Donovan-Kaloust’s explorations led her first to Ghana, where, as a first-year student, she participated in a three-week Intensive Course Abroad on the culture and arts of West Africa. In her sophomore year, she went to Brazil on another ICA to study dance. She spent the second semester of her junior year in Quito, Ecuador, studying at the Universidad San Francisco and teaching math to kids who had grown up on the streets of the city. As a senior, she studied women’s resistance groups on yet another ICA in Argentina and Uruguay.
In some ways, Donovan-Kaloust says, her experiences abroad taught her more than she feels she could have ever learned in class. "You spend a lot of time in international relations classes talking about globalization, poverty, and the gap between the rich and the poor," she says. "But then you get to these places and witness these things firsthand, and that takes you to a whole other level of understanding."
At the same time, her classes enabled her to place what she was seeing at the local level into a global context. And she says her experiences abroad enriched the discussions in which she took part when she returned to Goucher. "I felt like I had something to share that perhaps not everyone had seen for themselves, but that they could relate to because of what we were all learning together in class," she says.
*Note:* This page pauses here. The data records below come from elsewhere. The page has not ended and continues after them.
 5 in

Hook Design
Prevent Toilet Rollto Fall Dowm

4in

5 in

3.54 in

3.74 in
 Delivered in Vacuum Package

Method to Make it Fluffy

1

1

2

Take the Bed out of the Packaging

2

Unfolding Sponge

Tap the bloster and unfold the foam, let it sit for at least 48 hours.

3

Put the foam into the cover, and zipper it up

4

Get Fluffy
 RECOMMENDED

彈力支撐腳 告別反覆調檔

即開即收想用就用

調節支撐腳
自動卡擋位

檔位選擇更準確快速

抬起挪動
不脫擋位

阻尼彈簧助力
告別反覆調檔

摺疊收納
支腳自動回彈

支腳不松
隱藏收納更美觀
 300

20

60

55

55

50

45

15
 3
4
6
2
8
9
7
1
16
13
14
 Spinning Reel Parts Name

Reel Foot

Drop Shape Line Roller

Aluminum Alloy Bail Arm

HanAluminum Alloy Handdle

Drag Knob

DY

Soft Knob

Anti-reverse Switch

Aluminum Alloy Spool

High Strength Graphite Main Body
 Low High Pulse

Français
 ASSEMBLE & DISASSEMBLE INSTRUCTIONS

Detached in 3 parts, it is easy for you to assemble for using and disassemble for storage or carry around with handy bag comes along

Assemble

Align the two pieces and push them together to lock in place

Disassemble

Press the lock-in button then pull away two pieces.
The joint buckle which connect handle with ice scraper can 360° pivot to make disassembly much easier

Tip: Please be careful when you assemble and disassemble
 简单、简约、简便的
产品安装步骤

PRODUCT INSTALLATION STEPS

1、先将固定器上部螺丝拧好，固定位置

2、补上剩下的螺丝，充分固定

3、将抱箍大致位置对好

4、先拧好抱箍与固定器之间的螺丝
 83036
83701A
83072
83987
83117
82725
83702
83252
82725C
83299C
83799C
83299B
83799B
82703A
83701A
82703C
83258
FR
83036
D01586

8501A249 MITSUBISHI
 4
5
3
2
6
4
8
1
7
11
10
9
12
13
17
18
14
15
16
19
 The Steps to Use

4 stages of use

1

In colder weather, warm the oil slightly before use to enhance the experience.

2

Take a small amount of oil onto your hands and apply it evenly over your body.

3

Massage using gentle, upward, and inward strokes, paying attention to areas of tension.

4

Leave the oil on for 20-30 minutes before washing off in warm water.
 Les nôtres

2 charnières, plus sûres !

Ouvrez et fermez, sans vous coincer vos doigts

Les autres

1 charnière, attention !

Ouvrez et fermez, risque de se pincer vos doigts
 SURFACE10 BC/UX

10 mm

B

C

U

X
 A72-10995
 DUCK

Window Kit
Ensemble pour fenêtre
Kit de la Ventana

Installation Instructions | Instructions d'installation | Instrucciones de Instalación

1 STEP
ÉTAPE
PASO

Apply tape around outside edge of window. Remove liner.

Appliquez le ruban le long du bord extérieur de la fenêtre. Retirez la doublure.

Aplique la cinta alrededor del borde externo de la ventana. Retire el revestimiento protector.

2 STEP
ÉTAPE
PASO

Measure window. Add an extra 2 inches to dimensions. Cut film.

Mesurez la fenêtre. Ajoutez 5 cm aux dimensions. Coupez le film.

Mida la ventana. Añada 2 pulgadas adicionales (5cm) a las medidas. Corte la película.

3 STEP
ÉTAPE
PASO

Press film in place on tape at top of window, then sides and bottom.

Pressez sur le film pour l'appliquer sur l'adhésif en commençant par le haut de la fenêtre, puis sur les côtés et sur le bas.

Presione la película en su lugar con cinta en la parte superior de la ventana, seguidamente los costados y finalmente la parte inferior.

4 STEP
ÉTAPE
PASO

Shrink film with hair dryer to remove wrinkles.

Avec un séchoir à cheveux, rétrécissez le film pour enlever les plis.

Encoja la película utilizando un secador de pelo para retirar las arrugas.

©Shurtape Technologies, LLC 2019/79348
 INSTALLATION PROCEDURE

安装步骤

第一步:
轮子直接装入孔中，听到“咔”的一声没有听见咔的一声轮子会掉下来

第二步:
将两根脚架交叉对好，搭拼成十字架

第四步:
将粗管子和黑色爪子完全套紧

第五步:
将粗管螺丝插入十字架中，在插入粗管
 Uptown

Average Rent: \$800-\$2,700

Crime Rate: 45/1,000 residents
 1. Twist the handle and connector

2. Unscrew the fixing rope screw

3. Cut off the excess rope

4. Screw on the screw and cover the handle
Furthermore, says Donovan-Kaloust, her experiences as a Goucher student helped her focus on the issues she cares about -- and articulate why she believes they are important.
“Through all of the experiences I’ve had at Goucher, I’ve come to realize that problems are more complex than they seem on the face of them,"she says. "I’ve been able to dig in and discover why women’s rights are so important, and why globalization is such a big issue --and not necessarily just bad.
“I’ve made things more complex for myself -- which is good, even though it makes it more difficult just to hold up your placard and yell. It’s given me a deeper understanding of the issues, and that’s the only way that you can start to solve them."